Published online by Cambridge University Press: 09 June 2021
Speaking at a conference in Houston in 1985, the surgeon René Favaloro described 1968 as “the year of revolution.” He was not referring to the assassinations of Martin Luther King Jr. or Robert Kennedy or the protests against the Vietnam War. Instead, his revolution was the development of coronary artery bypass grafting (CABG) to treat coronary artery disease (CAD). For that operation, 1968 was indeed transformative. In April Favaloro published the results from his first fifty-five patients. By the summer of 1970 he and his colleagues at the Cleveland Clinic had performed CABG on over one thousand patients. Their success was matched by surgical teams in Milwaukee and New York City. Surgeons throughout the country took note. By 1977, surgeons in the United States completed over one hundred thousand CABG operations each year.
The CABG “revolution” provides an important case study of surgical innovation. Over a single decade the procedure emerged from obscurity to become one of the most common major surgical procedures. Many aspects of the innovation are interesting. First, its rise was not the result of a new discovery: Alexis Carrel had first attempted to place a bypass graft between the aorta and a coronary artery in 1910. Second, it was not the result of a lone genius, or the group at the Cleveland Clinic. Instead, researchers worldwide had tried to make Carrel's technique a success for decades, conducting extensive animal research and occasional human trials in the 1950s and 1960s. They had also developed dozens of other surgical techniques to treat CAD. Third, it was not the result of a landmark clinical trial, of the sort described by Shelley McKellar in this volume. In fact, Favaloro later downplayed the magnitude of the innovation, describing it in 1998 as a simple progression through a series of related procedures: “The evolution took place in just a few months from patch graft to interposition graft to bypass graft.”

Data supplied ->
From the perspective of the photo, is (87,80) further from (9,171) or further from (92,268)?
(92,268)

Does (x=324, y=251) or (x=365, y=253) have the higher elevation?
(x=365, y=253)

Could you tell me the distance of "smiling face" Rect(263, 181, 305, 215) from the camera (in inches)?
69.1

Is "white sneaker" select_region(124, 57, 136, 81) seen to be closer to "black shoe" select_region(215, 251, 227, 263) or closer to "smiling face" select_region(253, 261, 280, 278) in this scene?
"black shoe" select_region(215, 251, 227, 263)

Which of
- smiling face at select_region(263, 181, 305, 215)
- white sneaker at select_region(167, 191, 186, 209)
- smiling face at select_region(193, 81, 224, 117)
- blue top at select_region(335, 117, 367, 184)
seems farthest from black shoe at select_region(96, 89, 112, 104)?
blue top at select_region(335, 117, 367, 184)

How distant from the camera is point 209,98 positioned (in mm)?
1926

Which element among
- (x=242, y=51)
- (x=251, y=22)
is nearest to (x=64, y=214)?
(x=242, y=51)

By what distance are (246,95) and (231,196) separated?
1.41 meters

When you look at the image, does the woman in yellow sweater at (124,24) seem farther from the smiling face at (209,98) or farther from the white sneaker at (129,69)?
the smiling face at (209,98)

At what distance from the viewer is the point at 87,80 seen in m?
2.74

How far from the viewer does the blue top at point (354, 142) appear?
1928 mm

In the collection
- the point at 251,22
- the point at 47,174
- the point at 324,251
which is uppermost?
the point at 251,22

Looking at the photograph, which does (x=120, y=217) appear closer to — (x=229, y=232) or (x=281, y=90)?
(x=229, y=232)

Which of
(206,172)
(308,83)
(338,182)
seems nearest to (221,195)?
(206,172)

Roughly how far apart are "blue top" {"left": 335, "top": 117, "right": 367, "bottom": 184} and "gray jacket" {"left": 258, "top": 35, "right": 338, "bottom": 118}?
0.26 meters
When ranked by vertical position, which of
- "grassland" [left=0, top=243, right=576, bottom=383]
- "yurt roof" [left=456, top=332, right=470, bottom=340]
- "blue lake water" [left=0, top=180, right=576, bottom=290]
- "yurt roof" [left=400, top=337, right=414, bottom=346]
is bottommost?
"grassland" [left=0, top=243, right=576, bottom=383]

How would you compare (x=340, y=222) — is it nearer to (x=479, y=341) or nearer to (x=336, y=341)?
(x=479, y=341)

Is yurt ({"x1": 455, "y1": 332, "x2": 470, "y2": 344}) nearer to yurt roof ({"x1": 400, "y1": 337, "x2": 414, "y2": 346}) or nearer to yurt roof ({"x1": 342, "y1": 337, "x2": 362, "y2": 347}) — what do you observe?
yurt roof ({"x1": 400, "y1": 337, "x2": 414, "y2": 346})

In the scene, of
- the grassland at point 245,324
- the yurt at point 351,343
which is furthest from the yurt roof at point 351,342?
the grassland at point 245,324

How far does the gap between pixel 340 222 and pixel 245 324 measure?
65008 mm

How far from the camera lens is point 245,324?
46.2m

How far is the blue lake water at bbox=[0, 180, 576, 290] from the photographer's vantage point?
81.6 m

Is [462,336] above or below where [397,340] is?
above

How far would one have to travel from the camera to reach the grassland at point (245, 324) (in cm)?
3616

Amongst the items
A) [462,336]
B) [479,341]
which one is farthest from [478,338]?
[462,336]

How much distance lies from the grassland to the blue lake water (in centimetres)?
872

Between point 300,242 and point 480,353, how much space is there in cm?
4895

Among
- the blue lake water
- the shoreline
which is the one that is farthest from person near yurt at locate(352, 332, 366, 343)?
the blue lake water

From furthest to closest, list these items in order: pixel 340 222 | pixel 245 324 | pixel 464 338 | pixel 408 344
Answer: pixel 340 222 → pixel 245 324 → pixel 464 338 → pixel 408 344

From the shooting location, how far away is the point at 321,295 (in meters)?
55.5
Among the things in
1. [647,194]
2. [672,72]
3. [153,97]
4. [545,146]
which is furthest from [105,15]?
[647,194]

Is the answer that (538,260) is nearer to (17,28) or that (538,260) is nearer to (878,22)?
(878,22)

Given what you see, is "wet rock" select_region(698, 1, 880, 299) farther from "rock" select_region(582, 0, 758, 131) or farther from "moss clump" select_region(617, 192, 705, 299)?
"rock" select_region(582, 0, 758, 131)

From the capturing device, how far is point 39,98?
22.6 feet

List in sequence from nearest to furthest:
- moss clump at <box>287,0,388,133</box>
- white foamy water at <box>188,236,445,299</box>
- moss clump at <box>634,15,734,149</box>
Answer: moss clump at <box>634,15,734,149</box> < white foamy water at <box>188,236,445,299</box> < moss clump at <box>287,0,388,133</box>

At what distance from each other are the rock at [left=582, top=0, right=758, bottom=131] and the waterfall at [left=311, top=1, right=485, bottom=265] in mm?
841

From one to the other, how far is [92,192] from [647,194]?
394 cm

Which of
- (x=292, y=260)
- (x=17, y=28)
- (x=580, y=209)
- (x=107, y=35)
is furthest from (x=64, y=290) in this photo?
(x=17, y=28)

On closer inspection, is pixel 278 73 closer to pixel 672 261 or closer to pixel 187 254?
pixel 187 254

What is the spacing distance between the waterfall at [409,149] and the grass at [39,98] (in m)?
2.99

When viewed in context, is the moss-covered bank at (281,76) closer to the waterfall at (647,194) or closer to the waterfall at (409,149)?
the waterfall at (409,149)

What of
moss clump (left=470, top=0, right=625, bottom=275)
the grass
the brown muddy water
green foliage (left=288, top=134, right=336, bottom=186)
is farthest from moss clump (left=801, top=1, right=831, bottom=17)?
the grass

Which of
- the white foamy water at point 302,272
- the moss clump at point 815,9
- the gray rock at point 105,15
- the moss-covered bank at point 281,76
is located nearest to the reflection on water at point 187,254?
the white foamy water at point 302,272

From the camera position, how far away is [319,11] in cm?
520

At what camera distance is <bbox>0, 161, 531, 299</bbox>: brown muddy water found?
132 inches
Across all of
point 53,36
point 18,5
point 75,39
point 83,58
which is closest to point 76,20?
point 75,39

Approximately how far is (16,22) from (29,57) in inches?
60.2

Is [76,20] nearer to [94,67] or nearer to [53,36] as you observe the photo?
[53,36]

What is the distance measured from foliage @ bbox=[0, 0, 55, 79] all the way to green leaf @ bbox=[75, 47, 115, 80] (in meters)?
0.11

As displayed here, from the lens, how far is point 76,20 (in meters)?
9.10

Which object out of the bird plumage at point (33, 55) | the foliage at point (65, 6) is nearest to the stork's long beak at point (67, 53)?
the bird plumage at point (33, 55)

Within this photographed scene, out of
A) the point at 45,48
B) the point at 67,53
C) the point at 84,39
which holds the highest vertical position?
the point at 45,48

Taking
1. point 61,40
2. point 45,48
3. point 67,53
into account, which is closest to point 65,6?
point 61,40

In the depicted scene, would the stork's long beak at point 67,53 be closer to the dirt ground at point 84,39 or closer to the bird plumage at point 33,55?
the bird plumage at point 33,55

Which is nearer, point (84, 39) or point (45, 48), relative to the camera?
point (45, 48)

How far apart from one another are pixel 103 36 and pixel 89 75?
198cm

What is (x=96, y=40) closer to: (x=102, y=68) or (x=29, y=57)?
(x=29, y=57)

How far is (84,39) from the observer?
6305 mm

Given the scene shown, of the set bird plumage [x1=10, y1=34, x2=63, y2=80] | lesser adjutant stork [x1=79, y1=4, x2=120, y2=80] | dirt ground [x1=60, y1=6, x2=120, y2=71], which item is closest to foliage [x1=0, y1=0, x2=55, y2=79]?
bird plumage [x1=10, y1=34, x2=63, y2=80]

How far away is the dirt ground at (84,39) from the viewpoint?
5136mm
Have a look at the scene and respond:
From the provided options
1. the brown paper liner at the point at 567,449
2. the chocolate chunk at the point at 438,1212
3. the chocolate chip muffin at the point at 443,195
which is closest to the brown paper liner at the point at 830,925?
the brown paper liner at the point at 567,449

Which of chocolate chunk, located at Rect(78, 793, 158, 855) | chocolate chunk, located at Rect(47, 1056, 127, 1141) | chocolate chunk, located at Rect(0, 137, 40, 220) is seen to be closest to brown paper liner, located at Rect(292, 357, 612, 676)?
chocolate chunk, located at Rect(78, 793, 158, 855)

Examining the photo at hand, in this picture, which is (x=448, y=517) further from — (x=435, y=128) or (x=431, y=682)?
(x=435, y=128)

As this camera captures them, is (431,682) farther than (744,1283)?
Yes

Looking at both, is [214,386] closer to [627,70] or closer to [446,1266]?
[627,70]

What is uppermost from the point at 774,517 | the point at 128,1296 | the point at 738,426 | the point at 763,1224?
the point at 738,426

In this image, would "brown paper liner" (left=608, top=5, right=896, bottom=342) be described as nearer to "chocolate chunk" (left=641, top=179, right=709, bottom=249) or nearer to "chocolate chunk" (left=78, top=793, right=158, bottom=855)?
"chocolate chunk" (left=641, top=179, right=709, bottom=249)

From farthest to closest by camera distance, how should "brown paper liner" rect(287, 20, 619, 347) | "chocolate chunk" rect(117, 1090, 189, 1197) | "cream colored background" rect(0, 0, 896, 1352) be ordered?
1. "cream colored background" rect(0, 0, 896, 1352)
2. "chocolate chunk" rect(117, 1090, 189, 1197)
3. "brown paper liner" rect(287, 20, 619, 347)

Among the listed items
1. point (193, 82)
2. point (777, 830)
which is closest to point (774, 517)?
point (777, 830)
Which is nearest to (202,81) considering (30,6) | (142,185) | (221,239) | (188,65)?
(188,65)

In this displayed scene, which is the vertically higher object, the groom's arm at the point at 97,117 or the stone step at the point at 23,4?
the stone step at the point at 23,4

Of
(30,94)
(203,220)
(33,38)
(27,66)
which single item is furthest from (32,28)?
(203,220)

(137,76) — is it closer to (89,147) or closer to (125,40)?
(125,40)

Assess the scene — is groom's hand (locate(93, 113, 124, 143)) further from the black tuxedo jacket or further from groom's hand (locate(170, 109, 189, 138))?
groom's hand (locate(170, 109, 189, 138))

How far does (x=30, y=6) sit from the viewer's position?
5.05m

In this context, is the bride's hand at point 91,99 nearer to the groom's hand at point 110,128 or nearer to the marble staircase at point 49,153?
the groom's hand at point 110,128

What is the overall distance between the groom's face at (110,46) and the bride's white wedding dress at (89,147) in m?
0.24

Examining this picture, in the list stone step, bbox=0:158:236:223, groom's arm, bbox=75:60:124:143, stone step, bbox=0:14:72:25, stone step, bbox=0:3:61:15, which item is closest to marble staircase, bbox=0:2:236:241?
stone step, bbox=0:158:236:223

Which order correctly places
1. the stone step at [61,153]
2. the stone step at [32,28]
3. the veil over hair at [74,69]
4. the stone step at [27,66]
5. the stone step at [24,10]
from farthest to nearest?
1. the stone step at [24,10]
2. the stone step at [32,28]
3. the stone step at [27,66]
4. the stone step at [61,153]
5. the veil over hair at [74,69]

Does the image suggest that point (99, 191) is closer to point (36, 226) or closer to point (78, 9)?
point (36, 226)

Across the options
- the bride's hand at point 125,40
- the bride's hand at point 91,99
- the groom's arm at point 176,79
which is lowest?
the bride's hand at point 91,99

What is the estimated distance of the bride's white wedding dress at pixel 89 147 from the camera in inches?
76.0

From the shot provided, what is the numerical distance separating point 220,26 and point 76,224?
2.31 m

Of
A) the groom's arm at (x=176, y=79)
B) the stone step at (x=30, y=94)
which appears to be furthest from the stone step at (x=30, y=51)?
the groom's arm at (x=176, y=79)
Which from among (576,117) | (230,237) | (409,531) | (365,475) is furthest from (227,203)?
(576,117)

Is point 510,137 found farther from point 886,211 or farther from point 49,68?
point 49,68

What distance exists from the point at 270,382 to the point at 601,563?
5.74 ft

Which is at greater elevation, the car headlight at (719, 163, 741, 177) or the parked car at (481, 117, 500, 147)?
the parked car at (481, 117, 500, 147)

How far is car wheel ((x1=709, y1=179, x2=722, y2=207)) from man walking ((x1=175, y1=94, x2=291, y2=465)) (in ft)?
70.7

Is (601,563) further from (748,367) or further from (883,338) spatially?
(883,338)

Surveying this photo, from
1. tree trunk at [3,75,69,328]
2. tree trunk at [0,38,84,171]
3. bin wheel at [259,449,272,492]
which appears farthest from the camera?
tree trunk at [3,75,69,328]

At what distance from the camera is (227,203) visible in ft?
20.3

Problem requirements -> Copy the CABG article from the words "Published online by" through "operations each year.", changing "coronary artery bypass grafting" to "coronary bypass surgery" throughout. The listing has no connection to the CABG article.

Solution ->
Published online by Cambridge University Press: 09 June 2021
Speaking at a conference in Houston in 1985, the surgeon René Favaloro described 1968 as “the year of revolution.” He was not referring to the assassinations of Martin Luther King Jr. or Robert Kennedy or the protests against the Vietnam War. Instead, his revolution was the development of coronary bypass surgery (CABG) to treat coronary artery disease (CAD). For that operation, 1968 was indeed transformative. In April Favaloro published the results from his first fifty-five patients. By the summer of 1970 he and his colleagues at the Cleveland Clinic had performed CABG on over one thousand patients. Their success was matched by surgical teams in Milwaukee and New York City. Surgeons throughout the country took note. By 1977, surgeons in the United States completed over one hundred thousand CABG operations each year.